Settlement reached in lawsuit over Houston-area bail system
HOUSTON — A settlement that ensures most misdemeanor defendants are quickly released and don’t languish in jail has been reached in a federal lawsuit over the bail system in the most populous county in Texas, officials announced Friday.
The bail system in Harris County, where Houston is located, had been deemed unconstitutional by US District Judge Lee Rosenthal, who said it violated equal protection rights against wealth-based discrimination for misdemeanor defendants.
Rosenthal’s ruling stemmed from a 2016 lawsuit against the county that alleged misdemeanor defendants who were too poor to post bail for release remained jailed because of their poverty.
The lawsuit was filed on behalf of several misdemeanor defendants, including a woman who was jailed for two days for driving without a valid license because she couldn’t afford her $2,500 bail.
The settlement’s consent decree is “historic and it’s a huge step forward for the county and the country,’’ said Harris County Judge Lina Hidalgo, the county’s top administrator. The county had initially fought the lawsuit, but after Hidalgo took office in January, officials worked to settle the case.
‘‘We essentially are going from an unconstitutional two-tiered system of justice to one that is fair and makes people safer, and in the process we’re hopefully setting an example for what communities all across the country can do,’’ Hidalgo said.

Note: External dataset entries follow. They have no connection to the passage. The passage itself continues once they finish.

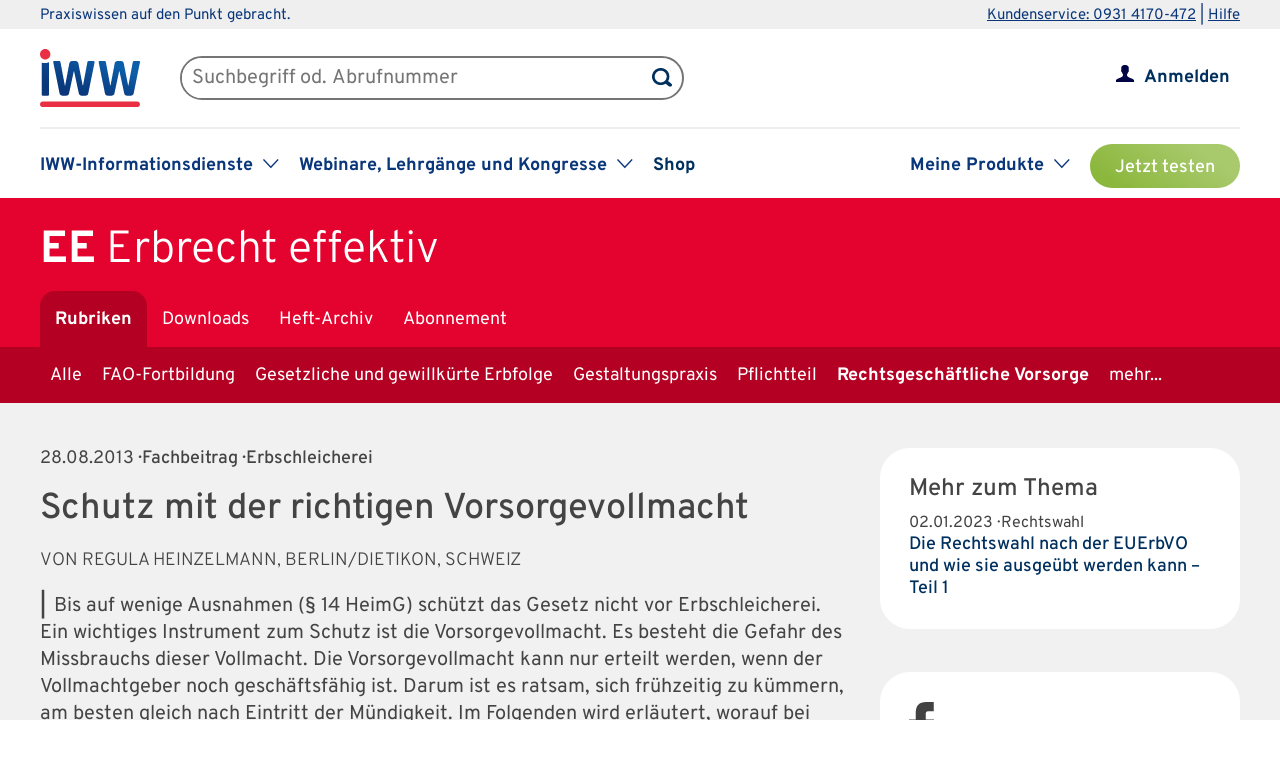

--- FILE ---
content_type: image/svg+xml
request_url: https://www.iww.de/img/paging_back.svg
body_size: 481
content:
<?xml version="1.0" encoding="utf-8"?>
<!-- Generator: Adobe Illustrator 18.1.1, SVG Export Plug-In . SVG Version: 6.00 Build 0)  -->
<svg version="1.1" id="Ebene_1" xmlns="http://www.w3.org/2000/svg" xmlns:xlink="http://www.w3.org/1999/xlink" x="0px" y="0px"
	 width="17px" height="31px" viewBox="0 0 17 31" style="enable-background:new 0 0 17 31;" xml:space="preserve">
<style type="text/css">
	.st0{fill:#00305E;}
</style>
<g>
	<polygon class="st0" points="14.8,0 17,2.1 4.2,15.5 17,28.9 14.8,30.9 0.1,15.5 	"/>
</g>
</svg>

The lawsuit is part of a broader push in the United States to reform a bail system that civil rights groups say unfairly keeps poor defendants, particularly minorities, locked up and forces many to plead guilty to get released.
‘‘This is a watershed moment in the bail reform movement,’’ said Elizabeth Rossi, an attorney with Civil Rights Corps, a Washington, D.C.-based nonprofit that is among the groups that sued the county.
Similar lawsuits have been filed in other states.
The settlement and its consent decree still have to be approved by county commissioners, who are set to vote on it Tuesday. Rosenthal will also have to approve it.
The agreement will solidify changes Harris County had already put in place after Rosenthal’s ruling. Those changes stated most misdemeanor defendants would be released within 48 hours on personal recognizance bonds.